**TEXTE SOURCE**
=======

Retour au village de grand-mère pour marcher sur les pas d'une légende. La couverture de Vert-de-Lierre est aussi belle que la plume de Louise Le Bars. Rien que pour ça, ça vaut peut-être le coup de lire ces 200 pages.



Le méchant végétal, dans le détail



Vous reconnaissez le début d'un classique de la littérature de genre ? L'artiste qui courre après l'inspiration et qui, pour la convoquer, va s'isoler dans un lieu hostile et solitaire. Olivier gagne la maison dont il a hérité et où les souvenirs abondent pour retrouver la Muse qui le délaisse. Lassé d'écrire des polars qui se vendent, il se tourne vers l'étrange parce qu'écrire ça se fait avant tout pour soi, et après pour les autres. Son éditeur n'est pas très content, mais il en a rien à faire parce qu'il croit tenir le moteur de son imagination : la légende du Lierreux.


Alors oui, la plume de l'auteure est suffisament soignée pour être soulignée. Le vocabulaire, pas toujours diversifié, mais ingénieux par son choix et sa précision rattrape les répétitions d'expression (entre les pages 9 et 12 Louise Le Bars peine visiblement à se passer d'expression insistant sur le caractère ancien des souvenirs du protagoniste et nous sert quantité de phrase comprenant le mot "année". Ainsi, elle prend le lecteur par la main tandis que les descriptions suffisaient à placer, dans son imaginaire, un décor vieilli). Elle joue avec le champ lexical de la nature et particulièrement des végétaux, autant qu'avec la synthaxe, et j'ai trouvé cela excellent. Mention spéciale au respect de la conjugaison qu'on ne fait plus par modernisation : l'utilisation du subjonctif imparfait qui m'a sauté aux yeux pour avoir été remplacé par du subjonctif présent dans la plupart des fictions d'aujourd'hui.


Le sujet phare de ce roman est pour moi la mise en évidence de la place des femmes à travers le temps et les modes de vie. J'ai presque l'impression de spoiler en en parlant tellement c'est sous-jacent quand on commence à lire. J'aurai dû me douter que la Muse d'Olivier ne serait pas une simple idée... Mais de là à imaginer tout ça, je m'y serais trompée. La mise en abyme sert cette intrigue cachée dont je ne vous parlerais pas : Olivier, pour s'inspirer, lit des histoires (parce qu'un auteur est avant tout un lecteur), et nous les lisons aussi, avec la un écoeurant dégoût ou une silencieuse rage dans le coeur. C'est un fond féministe qui plaira.


Néanmoins, j'ai eu la mauvaise sensation de lire une histoire prétexte à celle que Rose a écrite. Olivier est le narrateur de son enquête sur le Lierreux, certes, mais il devient surtout le conteur de l'histoire de Rose. Bon, les deux intrigues, celle d'Olivier et celle de Mary (écrite par Rose) se complètent, mais je dois quand même avouer avoir plusieurs fois perdu le fil.

=======

**DONNÉES FOURNIES**
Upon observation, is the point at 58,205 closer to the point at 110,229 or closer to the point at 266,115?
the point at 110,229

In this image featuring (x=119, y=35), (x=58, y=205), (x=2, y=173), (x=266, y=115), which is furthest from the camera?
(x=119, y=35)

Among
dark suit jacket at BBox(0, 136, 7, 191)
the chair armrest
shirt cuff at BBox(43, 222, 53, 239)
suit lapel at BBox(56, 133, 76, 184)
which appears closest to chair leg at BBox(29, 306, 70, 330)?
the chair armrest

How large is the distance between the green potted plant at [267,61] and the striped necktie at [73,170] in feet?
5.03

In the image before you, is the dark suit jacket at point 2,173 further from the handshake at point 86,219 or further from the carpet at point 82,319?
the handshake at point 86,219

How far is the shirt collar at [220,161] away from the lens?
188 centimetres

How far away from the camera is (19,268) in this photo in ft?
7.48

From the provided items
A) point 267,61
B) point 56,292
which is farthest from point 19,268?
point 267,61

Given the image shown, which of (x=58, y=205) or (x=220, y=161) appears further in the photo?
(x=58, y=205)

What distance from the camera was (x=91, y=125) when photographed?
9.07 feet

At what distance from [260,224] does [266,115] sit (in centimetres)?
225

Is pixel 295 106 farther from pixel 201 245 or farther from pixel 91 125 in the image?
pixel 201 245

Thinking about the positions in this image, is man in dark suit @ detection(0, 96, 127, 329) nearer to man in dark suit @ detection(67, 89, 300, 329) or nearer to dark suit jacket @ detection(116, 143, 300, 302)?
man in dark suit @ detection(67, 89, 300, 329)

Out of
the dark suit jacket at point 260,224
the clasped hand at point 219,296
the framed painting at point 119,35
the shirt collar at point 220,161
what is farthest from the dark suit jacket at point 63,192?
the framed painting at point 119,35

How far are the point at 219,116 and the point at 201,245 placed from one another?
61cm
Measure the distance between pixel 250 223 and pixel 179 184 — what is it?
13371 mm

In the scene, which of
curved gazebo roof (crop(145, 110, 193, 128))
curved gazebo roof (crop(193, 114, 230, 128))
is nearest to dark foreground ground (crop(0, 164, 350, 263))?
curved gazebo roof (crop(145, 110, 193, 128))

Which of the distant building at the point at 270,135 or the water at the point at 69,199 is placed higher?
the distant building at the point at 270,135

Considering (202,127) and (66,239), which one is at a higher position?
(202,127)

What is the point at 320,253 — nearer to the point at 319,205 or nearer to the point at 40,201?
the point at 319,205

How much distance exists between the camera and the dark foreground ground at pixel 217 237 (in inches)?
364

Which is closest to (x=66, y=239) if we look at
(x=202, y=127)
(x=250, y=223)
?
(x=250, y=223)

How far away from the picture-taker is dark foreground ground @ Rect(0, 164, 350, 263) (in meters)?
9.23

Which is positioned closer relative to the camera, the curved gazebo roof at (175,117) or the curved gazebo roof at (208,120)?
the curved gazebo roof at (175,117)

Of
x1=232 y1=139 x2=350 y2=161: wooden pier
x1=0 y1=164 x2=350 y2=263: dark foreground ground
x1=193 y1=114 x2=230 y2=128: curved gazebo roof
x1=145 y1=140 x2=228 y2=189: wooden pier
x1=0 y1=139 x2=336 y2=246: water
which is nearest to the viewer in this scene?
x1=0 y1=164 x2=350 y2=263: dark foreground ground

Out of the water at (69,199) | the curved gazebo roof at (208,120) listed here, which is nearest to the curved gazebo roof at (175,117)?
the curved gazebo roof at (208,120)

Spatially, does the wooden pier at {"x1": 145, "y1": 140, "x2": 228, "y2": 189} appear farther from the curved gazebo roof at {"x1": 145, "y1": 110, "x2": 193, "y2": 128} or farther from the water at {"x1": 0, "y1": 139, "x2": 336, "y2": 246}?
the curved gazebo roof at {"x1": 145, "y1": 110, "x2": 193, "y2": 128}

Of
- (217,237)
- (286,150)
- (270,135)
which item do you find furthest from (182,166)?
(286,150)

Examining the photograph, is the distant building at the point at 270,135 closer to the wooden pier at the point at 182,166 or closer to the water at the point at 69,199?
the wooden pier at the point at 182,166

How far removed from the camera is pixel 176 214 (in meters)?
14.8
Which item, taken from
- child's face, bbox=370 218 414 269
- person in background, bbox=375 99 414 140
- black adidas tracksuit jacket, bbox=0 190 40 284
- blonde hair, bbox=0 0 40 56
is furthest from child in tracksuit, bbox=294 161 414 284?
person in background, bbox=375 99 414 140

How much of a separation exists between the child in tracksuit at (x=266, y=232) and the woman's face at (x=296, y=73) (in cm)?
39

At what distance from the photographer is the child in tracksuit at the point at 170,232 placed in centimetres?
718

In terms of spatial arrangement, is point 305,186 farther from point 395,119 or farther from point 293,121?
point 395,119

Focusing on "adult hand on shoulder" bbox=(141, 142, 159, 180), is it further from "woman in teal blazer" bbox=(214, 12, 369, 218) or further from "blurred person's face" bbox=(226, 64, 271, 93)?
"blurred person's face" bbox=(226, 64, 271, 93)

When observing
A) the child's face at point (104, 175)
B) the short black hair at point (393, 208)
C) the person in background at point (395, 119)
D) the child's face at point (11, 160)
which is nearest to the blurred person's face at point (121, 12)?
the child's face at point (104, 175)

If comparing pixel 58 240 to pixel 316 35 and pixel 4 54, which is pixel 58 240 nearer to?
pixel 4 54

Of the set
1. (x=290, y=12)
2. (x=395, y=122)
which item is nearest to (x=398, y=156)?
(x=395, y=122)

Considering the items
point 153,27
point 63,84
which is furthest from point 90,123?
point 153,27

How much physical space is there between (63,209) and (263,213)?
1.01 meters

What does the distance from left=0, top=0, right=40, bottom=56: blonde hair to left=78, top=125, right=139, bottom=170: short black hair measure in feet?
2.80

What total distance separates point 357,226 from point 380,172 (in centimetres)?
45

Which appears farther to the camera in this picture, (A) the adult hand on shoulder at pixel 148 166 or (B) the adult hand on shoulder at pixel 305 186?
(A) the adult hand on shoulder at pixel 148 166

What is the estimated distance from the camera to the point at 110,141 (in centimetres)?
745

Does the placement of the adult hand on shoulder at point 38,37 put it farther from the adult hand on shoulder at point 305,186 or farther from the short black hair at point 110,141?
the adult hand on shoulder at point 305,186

=======

**SÉRIE D'EXERCICES**
• a. Recopiez fidèlement le passage de la critique de Vert-de-Lierre qui commence à « Retour au village » et se termine à « légende du Lierreux. ».
• b. D'après la critique de Vert-de-Lierre, quel genre de livres Olivier est-il lassé d'écrire ?

**CORRIGÉ DES EXERCICES**
• a.
Retour au village de grand-mère pour marcher sur les pas d'une légende. La couverture de Vert-de-Lierre est aussi belle que la plume de Louise Le Bars. Rien que pour ça, ça vaut peut-être le coup de lire ces 200 pages.



Le méchant végétal, dans le détail



Vous reconnaissez le début d'un classique de la littérature de genre ? L'artiste qui courre après l'inspiration et qui, pour la convoquer, va s'isoler dans un lieu hostile et solitaire. Olivier gagne la maison dont il a hérité et où les souvenirs abondent pour retrouver la Muse qui le délaisse. Lassé d'écrire des polars qui se vendent, il se tourne vers l'étrange parce qu'écrire ça se fait avant tout pour soi, et après pour les autres. Son éditeur n'est pas très content, mais il en a rien à faire parce qu'il croit tenir le moteur de son imagination : la légende du Lierreux.

• b. Des polars qui se vendent.